* **EXCERTO DO TEXTO**:
----------
Por exemplo, o motorista de um dos transfers que tivemos de efectuar já em Cabo Verde, chamava-se Lúlú, o seu nome era Luz – havia nascido no dia da Nossa Senhora de Luz. A pessoa fantástica que nos ajudava nas limpezas da casa AMI mas que era mais uma amiga que uma funcionária (irei falar nela mais pormenorizadamente noutro post), chamava-se Agostinha – pois havia nascido em Agosto -, mas o seu nome, descobri quase um mês depois de a conhecer, era Josefina.
Em que medida este pormenor cultural afectava o nosso trabalho? Em situações de rastreios, consultas e afins, em que, por questões logísticas, necessitávamos de saber o nome das pessoas, muitas, principalmente as crianças, ainda que na escola, não o sabiam… e ficava tudo atrapalhado!
No entanto, neste post, gostava de vos falar de um menino sem nome ou nôminho…
Na minha imaginação ele chamar-se-ia Diogo (o belo) ou Francisco (o de condição livre)… Na realidade não faço a menor ideia nem consegui saber!
Conheci esta criança-homem, este ser sem substantivo próprio, numa das Unidades Locais de Saúde. Ele simplesmente navegava por ali, calmo e sereno, como um imperador, do alto da sua sapiência e omnipresença. Quando nos cruzamos, começou a observar cada movimento meu… primeiro ao longe, depois bem próximo de mim.
Um olhar intrigante, misterioso… como se fossemos de mundos diferentes! (Seríamos?) Terráqueo e marciano, primeiro encontro!
Tentei dialogar com ele mas a sua linguagem era-me incompreensível – um emaranhado de monossílabos.
Pareceu gostar da minha máquina fotográfica e quando lhe pedi, não só me autorizou a fotografá-lo, como pousou para mim de todos os ângulos e com todas as máscaras que o compõem.
----------
* **MATERIAL FORNECIDO**:

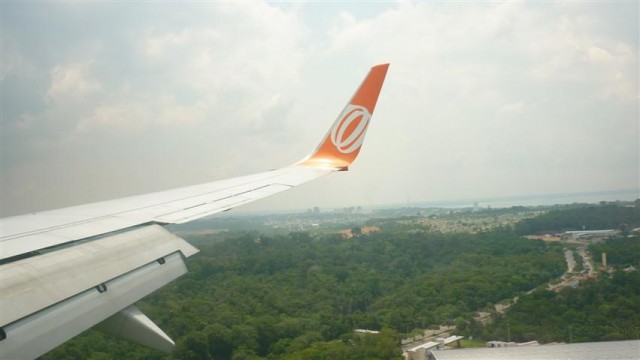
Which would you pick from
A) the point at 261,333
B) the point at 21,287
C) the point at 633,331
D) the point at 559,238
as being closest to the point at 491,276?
----------
* **TAREFAS**:
1 - Pode redigitar o trecho do texto sobre o menino sem nome que começa em "No entanto, neste" e segue até "próximo de mim."?
2 - Como prosseguiria o texto sobre o menino sem nome a partir do ponto em que ele termina?

* **RESPOSTAS POR ORDEM**:
1 -
No entanto, neste post, gostava de vos falar de um menino sem nome ou nôminho…
Na minha imaginação ele chamar-se-ia Diogo (o belo) ou Francisco (o de condição livre)… Na realidade não faço a menor ideia nem consegui saber!
Conheci esta criança-homem, este ser sem substantivo próprio, numa das Unidades Locais de Saúde. Ele simplesmente navegava por ali, calmo e sereno, como um imperador, do alto da sua sapiência e omnipresença. Quando nos cruzamos, começou a observar cada movimento meu… primeiro ao longe, depois bem próximo de mim.

2 -
Entretanto, o Ricardo (o meu Enf.º Orientador), contou-me um pouco da história deste menino-sem-nome-ou-nôminho. Na sua ficha clínica constava “problemas mentais não identificáveis”. Vivia com a avô, que, com o melhor que sabia/ podia, o mantinha encerrado numa pequena barraca de madeira, de um metro quadrado, sem janelas ou cor. Uma vez por dia era “solto” para que fosse dar uma volta.
Dia 16 de Novembro é o Dia Internacional para a Tolerância. Como qualquer dia Mundial, Internacional, Nacional, na minha opinião, existe em prol de minoria ou “algos” a melhorar. E aqui está – a necessidade de relembrar este sentimento e postura… Este menino, naquele contexto sócio-cultural, é diferente na sua unicidade enquanto ser humano e na sua doença. E se a Tolerância face à diferença é um dos “algos” que as sociedades, um pouco por todo o mundo, têm de cuidar; a falta de informação cava ainda mais fundo o abismo dessa mesma diferença.
Seja como for, ele mexeu comigo… O seu gosto, a sua curiosidade, o brilho no olhar, o seu vigor sereno. O seu aqui-e-agora-para-ti-comigo…
Em cada momento presente há um infinito de possibilidades em potencial, prontas a se revelar, caso nos dediquemos a isso…
Seres como a minha mãe, a Natasha e a Nocas afluíram a minha mente! Sempre que chego a casa, tenha-me ausentado 30 minutos ou 4 semanas, a maneira como me felicitam ao abrir da porta tem essa espontaneidade e felicidade – cada vez é uma primeira vez!
Com ele tomei consciência de uma grande lição – uma espécie de mandamento! Posso estar cansada, posso estar aflitinha para chegar à casa-de-banho, posso estar carregada de sacos das compras… mas não passei jamais novamente do hall de entrada sem agradecer com uma festa, um abraço, um olá, àquelas “tolitas” que me transformam numa grande sortuda acarinhando-me sempre com a alegria genuína de reencontrar quem gostam!